[start SOURCE RECORDS]

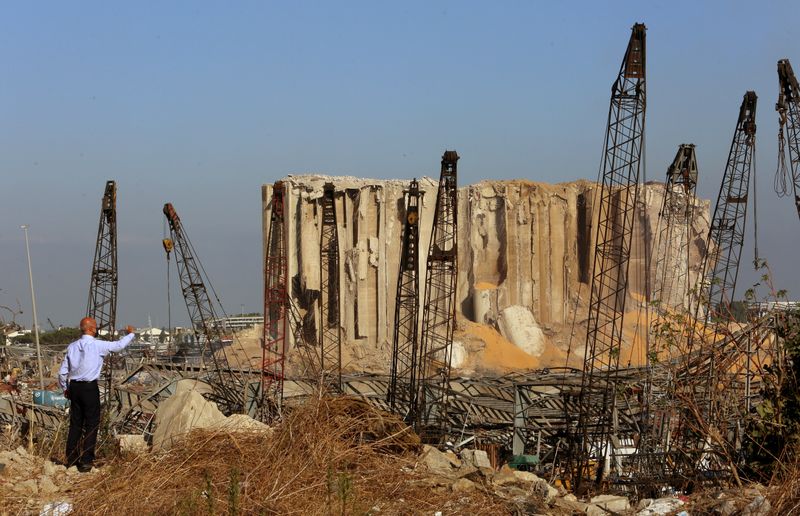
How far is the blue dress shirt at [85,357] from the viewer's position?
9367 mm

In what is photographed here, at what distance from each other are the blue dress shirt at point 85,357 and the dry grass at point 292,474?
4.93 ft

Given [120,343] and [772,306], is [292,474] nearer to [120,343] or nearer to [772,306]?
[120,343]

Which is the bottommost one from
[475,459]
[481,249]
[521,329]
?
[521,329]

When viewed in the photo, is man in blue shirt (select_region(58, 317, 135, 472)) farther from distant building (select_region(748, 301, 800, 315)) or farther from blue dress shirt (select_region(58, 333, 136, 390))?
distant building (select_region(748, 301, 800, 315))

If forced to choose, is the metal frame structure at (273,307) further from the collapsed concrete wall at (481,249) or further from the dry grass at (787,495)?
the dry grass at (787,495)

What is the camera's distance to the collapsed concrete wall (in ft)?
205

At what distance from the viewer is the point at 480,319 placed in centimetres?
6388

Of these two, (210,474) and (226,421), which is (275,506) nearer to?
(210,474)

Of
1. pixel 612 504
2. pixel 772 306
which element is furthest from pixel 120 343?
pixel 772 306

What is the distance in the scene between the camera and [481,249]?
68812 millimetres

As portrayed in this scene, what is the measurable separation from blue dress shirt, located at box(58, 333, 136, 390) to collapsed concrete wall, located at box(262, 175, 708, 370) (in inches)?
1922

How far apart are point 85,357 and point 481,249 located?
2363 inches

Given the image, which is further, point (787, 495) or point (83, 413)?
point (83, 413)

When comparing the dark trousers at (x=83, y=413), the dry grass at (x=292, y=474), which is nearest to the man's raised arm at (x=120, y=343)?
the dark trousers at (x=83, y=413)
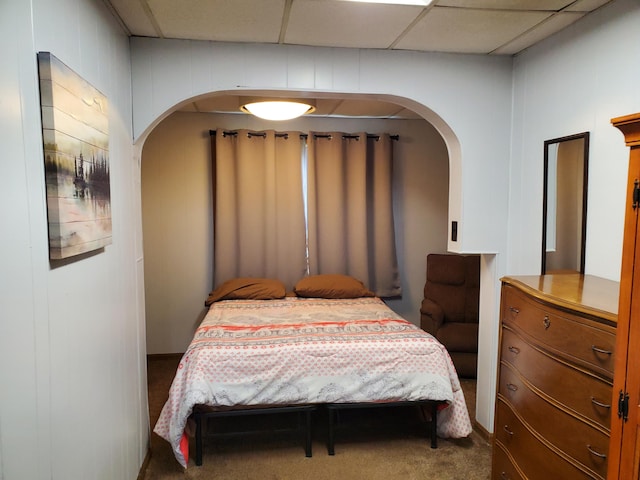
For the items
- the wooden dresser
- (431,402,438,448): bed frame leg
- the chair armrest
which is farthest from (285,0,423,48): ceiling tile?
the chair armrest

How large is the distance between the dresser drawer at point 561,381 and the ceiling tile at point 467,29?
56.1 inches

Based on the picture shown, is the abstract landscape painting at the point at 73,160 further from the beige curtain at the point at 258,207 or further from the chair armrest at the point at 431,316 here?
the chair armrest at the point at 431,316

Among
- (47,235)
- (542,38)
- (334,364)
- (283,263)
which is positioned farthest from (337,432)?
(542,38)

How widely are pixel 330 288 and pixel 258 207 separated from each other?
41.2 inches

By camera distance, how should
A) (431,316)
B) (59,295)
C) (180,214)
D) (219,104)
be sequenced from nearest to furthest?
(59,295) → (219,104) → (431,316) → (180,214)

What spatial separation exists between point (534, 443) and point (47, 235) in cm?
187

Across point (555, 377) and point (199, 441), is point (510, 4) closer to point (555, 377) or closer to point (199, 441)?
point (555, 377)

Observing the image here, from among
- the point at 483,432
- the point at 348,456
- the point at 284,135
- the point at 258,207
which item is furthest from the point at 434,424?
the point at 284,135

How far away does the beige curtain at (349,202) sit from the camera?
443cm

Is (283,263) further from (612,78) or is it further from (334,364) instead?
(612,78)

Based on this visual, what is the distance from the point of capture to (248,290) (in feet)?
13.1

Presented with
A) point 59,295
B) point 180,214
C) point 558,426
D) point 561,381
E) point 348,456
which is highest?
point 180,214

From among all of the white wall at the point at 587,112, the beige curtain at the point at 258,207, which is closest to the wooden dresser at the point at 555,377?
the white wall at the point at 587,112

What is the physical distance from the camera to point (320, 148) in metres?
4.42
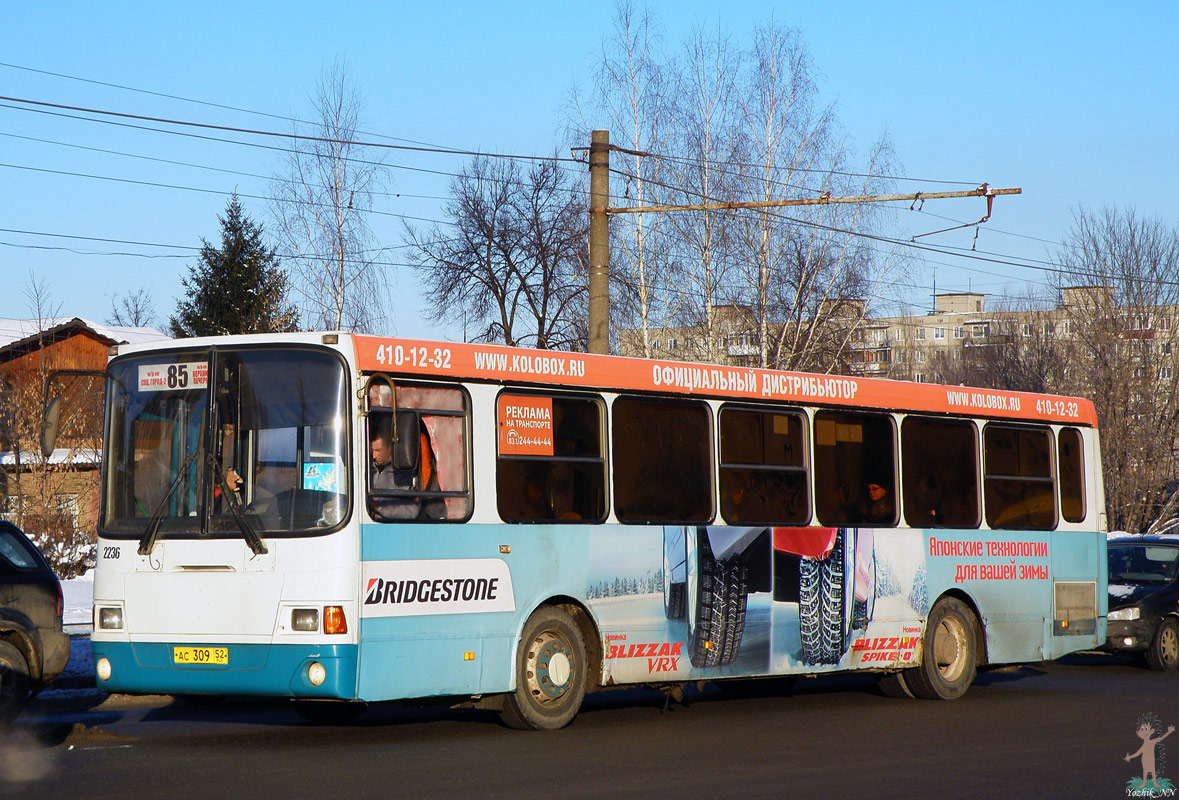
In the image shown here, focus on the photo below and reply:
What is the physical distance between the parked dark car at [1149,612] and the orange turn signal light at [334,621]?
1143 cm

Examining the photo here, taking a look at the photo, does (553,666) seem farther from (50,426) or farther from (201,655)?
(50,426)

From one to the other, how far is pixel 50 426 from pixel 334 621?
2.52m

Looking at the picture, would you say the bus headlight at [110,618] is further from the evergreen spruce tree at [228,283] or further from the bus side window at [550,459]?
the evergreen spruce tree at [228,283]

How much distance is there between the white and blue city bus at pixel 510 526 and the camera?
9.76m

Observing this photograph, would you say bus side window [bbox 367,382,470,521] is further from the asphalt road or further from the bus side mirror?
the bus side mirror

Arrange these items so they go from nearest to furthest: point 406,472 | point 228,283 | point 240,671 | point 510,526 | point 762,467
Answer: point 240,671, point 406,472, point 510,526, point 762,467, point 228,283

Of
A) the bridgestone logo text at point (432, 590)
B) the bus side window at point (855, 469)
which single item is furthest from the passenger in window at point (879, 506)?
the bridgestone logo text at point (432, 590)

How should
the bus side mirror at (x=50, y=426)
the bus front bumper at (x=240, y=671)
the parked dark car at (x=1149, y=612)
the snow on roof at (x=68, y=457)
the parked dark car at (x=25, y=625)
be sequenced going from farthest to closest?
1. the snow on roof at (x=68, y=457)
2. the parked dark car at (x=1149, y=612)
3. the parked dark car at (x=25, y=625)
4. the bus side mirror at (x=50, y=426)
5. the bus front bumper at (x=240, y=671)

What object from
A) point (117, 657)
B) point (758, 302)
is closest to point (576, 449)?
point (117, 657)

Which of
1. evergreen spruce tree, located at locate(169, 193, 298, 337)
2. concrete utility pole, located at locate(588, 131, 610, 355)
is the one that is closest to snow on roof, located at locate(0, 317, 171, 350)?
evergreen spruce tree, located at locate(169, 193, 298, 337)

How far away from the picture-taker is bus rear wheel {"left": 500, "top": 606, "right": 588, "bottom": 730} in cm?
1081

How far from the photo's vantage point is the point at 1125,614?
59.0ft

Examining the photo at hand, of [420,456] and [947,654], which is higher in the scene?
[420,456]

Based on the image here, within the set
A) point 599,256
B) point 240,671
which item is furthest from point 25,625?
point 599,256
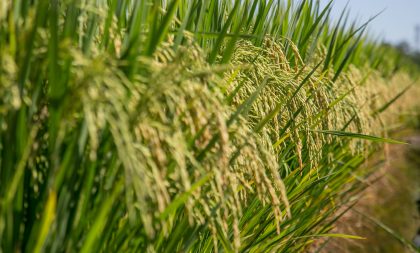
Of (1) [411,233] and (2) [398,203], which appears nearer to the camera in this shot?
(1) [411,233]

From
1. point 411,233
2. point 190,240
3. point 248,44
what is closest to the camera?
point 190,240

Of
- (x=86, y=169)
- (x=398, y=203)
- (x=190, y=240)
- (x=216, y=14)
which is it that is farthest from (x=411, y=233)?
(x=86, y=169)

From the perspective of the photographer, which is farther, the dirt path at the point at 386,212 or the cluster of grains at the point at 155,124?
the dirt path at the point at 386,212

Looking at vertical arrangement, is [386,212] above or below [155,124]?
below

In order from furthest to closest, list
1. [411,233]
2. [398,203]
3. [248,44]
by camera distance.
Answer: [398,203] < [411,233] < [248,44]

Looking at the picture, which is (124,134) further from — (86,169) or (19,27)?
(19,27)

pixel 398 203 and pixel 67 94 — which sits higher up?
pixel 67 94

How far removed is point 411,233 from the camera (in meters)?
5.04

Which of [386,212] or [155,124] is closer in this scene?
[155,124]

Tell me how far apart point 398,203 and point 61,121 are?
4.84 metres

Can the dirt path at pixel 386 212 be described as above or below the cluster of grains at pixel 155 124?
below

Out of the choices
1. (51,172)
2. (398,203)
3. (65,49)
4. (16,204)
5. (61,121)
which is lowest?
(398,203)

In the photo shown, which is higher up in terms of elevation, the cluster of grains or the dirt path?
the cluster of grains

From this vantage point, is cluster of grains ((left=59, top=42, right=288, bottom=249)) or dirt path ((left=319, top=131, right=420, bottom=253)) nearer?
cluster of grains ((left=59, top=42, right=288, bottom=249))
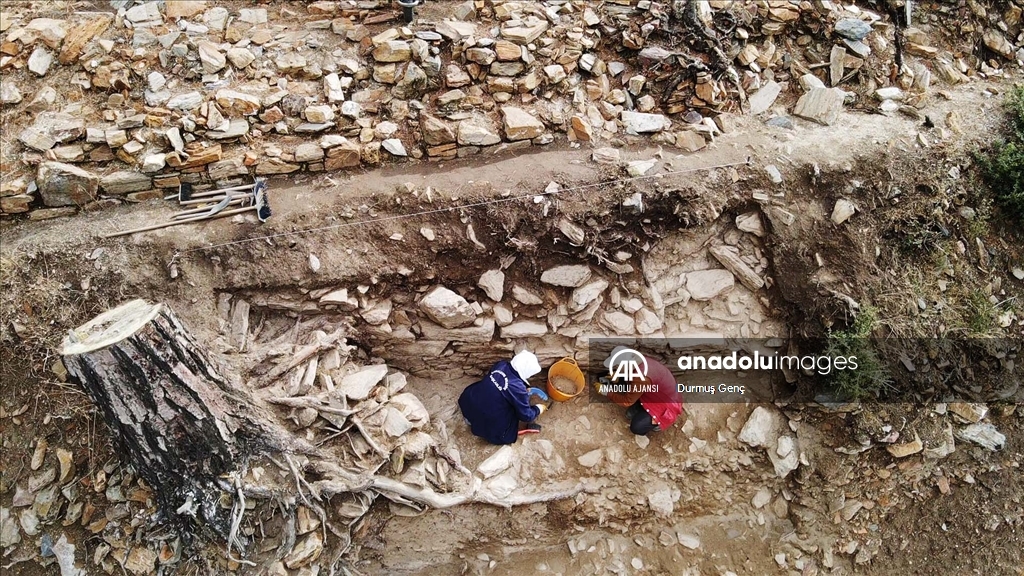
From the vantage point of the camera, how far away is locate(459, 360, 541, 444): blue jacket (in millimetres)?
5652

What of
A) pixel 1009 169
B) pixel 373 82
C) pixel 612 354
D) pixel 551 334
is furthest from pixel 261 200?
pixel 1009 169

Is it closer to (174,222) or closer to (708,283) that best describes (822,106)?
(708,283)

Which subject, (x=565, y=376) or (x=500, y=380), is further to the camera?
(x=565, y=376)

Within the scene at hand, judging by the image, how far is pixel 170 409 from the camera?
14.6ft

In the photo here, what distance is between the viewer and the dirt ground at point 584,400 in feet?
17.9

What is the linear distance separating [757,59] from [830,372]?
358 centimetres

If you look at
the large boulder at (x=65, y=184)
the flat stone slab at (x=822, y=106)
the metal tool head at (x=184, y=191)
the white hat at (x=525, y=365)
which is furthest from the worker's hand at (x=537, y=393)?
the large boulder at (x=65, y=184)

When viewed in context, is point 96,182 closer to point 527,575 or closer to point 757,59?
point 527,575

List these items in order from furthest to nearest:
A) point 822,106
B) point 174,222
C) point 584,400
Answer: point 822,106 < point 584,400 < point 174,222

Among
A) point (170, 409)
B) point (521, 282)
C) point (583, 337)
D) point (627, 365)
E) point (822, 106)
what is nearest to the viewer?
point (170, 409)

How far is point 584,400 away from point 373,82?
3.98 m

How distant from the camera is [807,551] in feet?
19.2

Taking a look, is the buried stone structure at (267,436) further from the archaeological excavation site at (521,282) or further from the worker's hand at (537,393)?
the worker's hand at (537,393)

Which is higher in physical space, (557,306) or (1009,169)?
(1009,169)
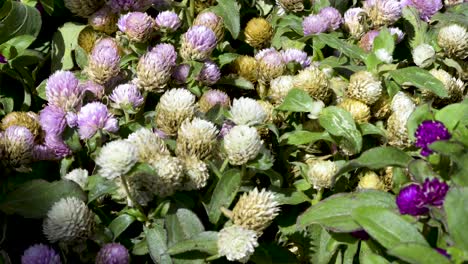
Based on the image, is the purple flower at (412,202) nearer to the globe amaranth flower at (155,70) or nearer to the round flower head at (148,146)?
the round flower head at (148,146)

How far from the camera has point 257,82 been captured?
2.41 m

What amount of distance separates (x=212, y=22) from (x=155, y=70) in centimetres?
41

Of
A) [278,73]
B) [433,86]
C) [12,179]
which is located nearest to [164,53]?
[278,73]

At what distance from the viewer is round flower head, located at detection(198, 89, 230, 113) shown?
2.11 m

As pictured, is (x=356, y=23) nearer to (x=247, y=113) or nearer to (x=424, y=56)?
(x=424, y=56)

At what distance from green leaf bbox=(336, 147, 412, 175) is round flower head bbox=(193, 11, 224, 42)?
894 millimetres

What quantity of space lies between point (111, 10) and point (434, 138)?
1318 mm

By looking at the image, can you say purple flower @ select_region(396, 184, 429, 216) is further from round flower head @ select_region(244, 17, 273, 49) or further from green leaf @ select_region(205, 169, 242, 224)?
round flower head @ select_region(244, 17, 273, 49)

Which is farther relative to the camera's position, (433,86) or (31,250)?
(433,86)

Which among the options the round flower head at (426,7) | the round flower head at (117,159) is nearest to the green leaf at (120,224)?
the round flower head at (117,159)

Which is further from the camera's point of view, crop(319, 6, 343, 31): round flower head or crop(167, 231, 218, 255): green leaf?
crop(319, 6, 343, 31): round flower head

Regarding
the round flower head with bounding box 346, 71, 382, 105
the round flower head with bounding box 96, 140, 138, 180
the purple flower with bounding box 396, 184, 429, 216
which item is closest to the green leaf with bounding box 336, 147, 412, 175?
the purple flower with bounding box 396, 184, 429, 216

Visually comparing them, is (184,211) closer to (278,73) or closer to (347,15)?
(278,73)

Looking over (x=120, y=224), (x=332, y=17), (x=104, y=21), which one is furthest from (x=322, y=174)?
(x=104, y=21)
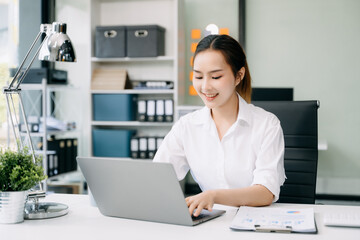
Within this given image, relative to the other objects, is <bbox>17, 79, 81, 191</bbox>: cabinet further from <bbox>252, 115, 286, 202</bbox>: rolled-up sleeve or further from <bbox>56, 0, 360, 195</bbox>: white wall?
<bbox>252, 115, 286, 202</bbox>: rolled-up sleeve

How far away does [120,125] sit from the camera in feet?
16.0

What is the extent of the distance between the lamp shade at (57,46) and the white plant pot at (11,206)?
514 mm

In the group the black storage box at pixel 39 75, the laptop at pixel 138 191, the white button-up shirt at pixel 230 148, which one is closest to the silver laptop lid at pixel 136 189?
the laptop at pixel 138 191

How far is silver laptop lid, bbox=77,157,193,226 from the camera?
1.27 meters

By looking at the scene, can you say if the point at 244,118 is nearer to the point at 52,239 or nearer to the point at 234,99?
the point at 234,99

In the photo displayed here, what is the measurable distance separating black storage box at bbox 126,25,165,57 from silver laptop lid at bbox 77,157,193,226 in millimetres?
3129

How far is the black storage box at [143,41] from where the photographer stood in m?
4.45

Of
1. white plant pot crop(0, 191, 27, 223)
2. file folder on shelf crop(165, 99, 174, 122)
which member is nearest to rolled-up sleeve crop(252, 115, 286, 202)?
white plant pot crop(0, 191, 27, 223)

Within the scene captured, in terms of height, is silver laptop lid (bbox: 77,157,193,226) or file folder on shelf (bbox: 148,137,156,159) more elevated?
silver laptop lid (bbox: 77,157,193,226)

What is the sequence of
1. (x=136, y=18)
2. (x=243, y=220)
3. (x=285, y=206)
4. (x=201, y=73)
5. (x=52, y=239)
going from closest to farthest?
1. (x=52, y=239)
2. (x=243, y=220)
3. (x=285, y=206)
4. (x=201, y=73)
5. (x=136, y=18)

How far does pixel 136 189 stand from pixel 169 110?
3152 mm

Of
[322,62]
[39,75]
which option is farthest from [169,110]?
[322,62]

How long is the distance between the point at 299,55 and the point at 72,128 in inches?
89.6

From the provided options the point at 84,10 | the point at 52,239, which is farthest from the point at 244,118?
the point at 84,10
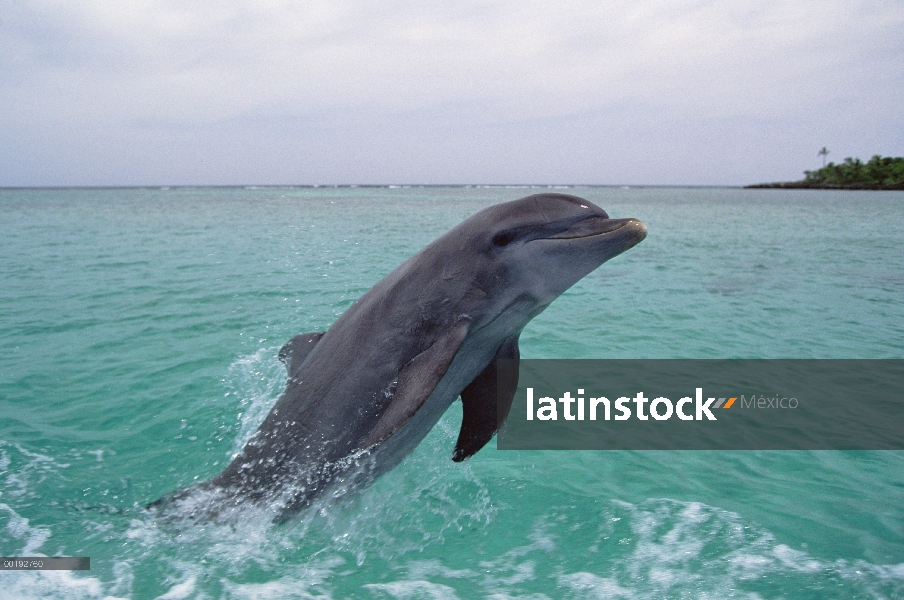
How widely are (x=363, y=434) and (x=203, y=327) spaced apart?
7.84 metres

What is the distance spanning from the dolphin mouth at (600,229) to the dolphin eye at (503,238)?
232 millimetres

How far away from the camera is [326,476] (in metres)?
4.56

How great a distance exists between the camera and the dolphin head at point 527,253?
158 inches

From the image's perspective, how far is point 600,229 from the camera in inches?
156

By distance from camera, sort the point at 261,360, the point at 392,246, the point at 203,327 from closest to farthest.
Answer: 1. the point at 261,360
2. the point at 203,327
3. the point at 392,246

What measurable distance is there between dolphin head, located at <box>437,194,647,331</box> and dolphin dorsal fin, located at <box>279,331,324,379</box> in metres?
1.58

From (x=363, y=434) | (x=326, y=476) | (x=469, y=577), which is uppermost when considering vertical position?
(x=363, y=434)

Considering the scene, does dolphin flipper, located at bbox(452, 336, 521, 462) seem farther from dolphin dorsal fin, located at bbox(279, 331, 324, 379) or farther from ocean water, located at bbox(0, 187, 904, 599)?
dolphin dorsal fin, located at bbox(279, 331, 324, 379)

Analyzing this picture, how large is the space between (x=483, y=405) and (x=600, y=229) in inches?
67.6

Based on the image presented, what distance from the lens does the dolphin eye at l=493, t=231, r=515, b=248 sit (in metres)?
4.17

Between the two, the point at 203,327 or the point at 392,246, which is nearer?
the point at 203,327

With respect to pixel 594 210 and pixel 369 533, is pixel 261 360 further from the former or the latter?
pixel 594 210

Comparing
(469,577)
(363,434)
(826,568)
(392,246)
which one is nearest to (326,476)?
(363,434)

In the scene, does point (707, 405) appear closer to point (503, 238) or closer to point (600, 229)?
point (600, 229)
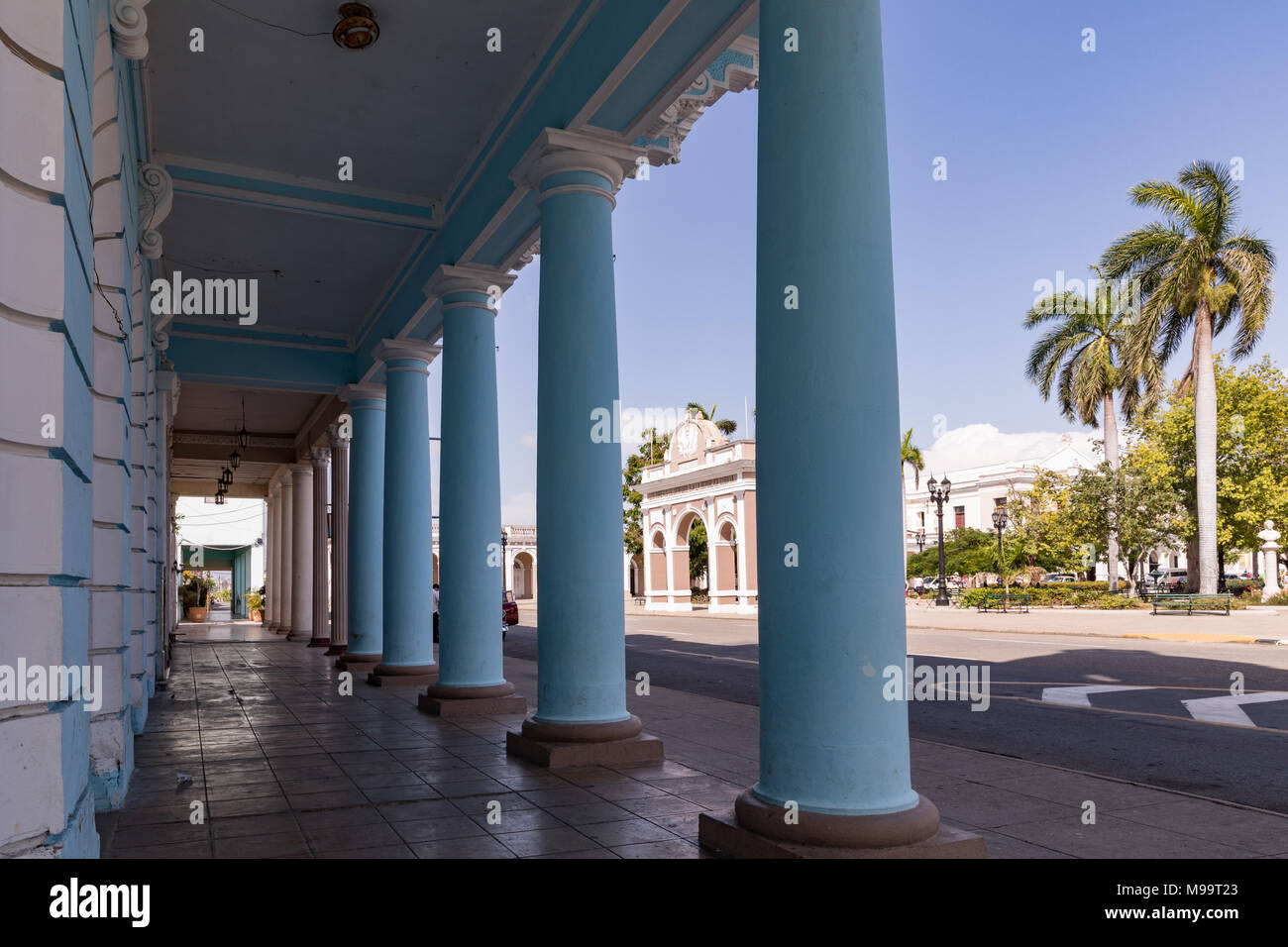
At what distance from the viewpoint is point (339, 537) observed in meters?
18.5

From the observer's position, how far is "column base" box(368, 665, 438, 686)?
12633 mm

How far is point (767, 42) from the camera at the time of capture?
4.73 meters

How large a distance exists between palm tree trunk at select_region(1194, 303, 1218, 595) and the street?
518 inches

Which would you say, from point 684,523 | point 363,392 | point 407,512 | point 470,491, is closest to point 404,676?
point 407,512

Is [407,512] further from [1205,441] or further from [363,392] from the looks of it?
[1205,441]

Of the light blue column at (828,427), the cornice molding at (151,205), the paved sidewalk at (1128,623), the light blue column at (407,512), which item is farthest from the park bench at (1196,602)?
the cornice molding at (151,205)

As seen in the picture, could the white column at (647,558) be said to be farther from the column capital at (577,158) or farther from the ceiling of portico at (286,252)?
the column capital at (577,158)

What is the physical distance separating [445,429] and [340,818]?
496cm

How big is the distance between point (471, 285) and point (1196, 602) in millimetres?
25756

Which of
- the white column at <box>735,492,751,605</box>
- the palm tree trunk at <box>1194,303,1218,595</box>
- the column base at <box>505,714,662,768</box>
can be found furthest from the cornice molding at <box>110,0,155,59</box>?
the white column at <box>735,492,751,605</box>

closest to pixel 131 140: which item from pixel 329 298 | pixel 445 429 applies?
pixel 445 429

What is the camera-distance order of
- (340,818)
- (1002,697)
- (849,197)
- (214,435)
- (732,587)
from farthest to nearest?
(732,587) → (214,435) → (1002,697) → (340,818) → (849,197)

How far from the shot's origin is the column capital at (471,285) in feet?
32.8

[end SOURCE RECORDS]

● CHALLENGE
Your task is to return, exactly and on their own, the lines from the one containing "How big is the" through the last line of the listing.

● SOLVED PROBLEM
How big is the distance between point (471, 285) and point (1196, 602) in millimetres?
25756

Which of
- the white column at <box>735,492,751,605</box>
- the palm tree trunk at <box>1194,303,1218,595</box>
- the column base at <box>505,714,662,768</box>
can be found furthest from the cornice molding at <box>110,0,155,59</box>?
the white column at <box>735,492,751,605</box>

closest to pixel 131 140: which item from pixel 329 298 | pixel 445 429 applies?
pixel 445 429

What is the camera-distance order of
- (340,818)
- (1002,697)
- (849,197)
- (214,435)
- (732,587)
from farthest to nearest?
(732,587) → (214,435) → (1002,697) → (340,818) → (849,197)

How far from the shot's origin is the column capital at (471,285) in feet?
32.8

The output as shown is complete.